Ben Bankston ’25 helped with some of the logistical planning and coordination before and during the program. A veteran of other Outing Club offerings on campus, Bankston says this experience was a singular addition to his W&L experience.
“Throughout college, there have been moments where I’ve been challenged by my academics, relationships and extracurriculars, but few of those experiences have I ever really been scared. Rafting, climbing and surfing led me to feel a different kind of satisfaction when I paddled through, made it to the top or conquered the wave,” said Bankston, who will be moving to Atlanta in the fall to start a position as an associate consultant at Bain & Company. “I’m thankful for the OC Option because I was challenged and grew differently than any experience so far at W&L.”
Sam Moore ’25, an Outing Club trip leader and work-study staffer, initially planned to take a class this term until friends talked him into applying for the program.

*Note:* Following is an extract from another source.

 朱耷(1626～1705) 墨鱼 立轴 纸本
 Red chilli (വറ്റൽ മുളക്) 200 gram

“It felt like a victory lap, but with structure,” he said. “I’d never considered skydiving or really done any water sports. But I’ve learned to kayak, to stand-up paddleboard, to raft and gotten to know new people.”
Moore will be working at the Federal Reserve Bank of Chicago as a research assistant after graduation and says the lessons he will take with him from his time with the Outing Club weren’t just outdoor skills.

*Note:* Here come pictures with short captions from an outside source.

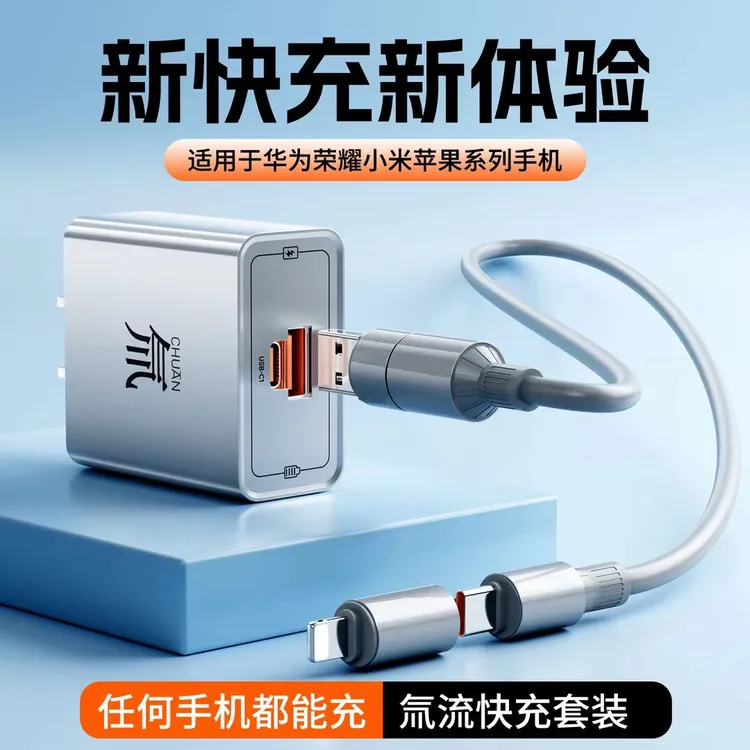 氚流多口充电器数据线套装超级快充电超级适用苹果安卓华为多孔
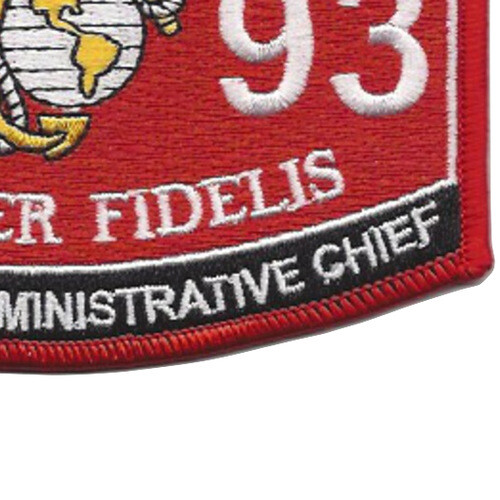 0193 Personnel Administrative Chief MOS Patch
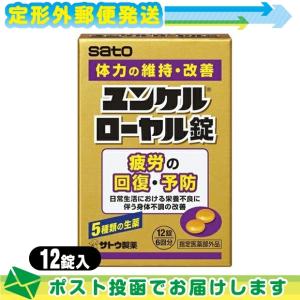 指定医薬部外品 sato ユンケルローヤル錠 12錠入 :メール便日本郵便送料無料 当日出荷(土日祝除)｜ippo0709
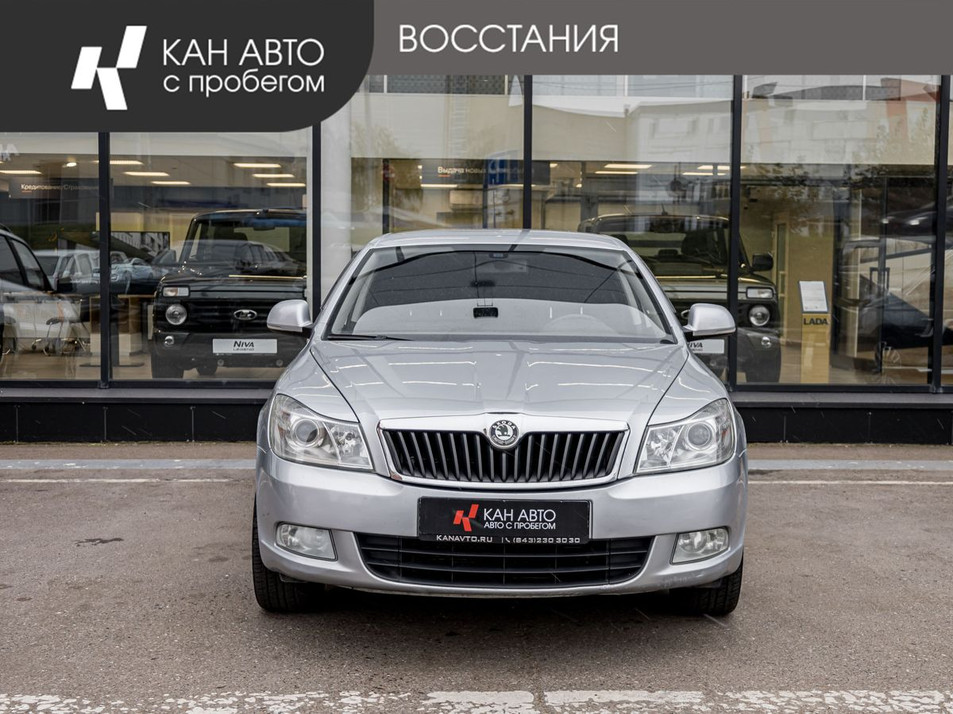 Автомобиль с пробегом SKODA Octavia в городе Казань ДЦ - КАЭ Lada/Renault/Москвич Восстания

“The Outing Club has been the single-most valuable thing I’ve done here outside of my coursework,” he said. “It changed my experience.”
The program was subsidized through a mix of generous alumni donations and an anonymous gift that also helped fund a new Outing Club Fellow position this academic year, a position Dick says he plans to continue staffing to support this and other Outing Club programs in future years. Dick says financial support from alumni allowed students to participate for a reasonable cost and for the group to be able to experiment with a formula he hopes to replicate in future Spring Terms.
“During the application process, we asked students to tell us how they plan to help shape the Outing Club for future generations,” Dick said. “That’s the hook. It’s about doing something you’ll remember and taking that spirit with you.”
Ullmann says the pilot program’s success lies not just in the thrill but in the potential for transformation it offers.
“If I could tell future students one thing,” said Ullmann, “it’s this: Apply. Take the risk. You don’t get that many chances to just do something amazing with a group of people and call it school.”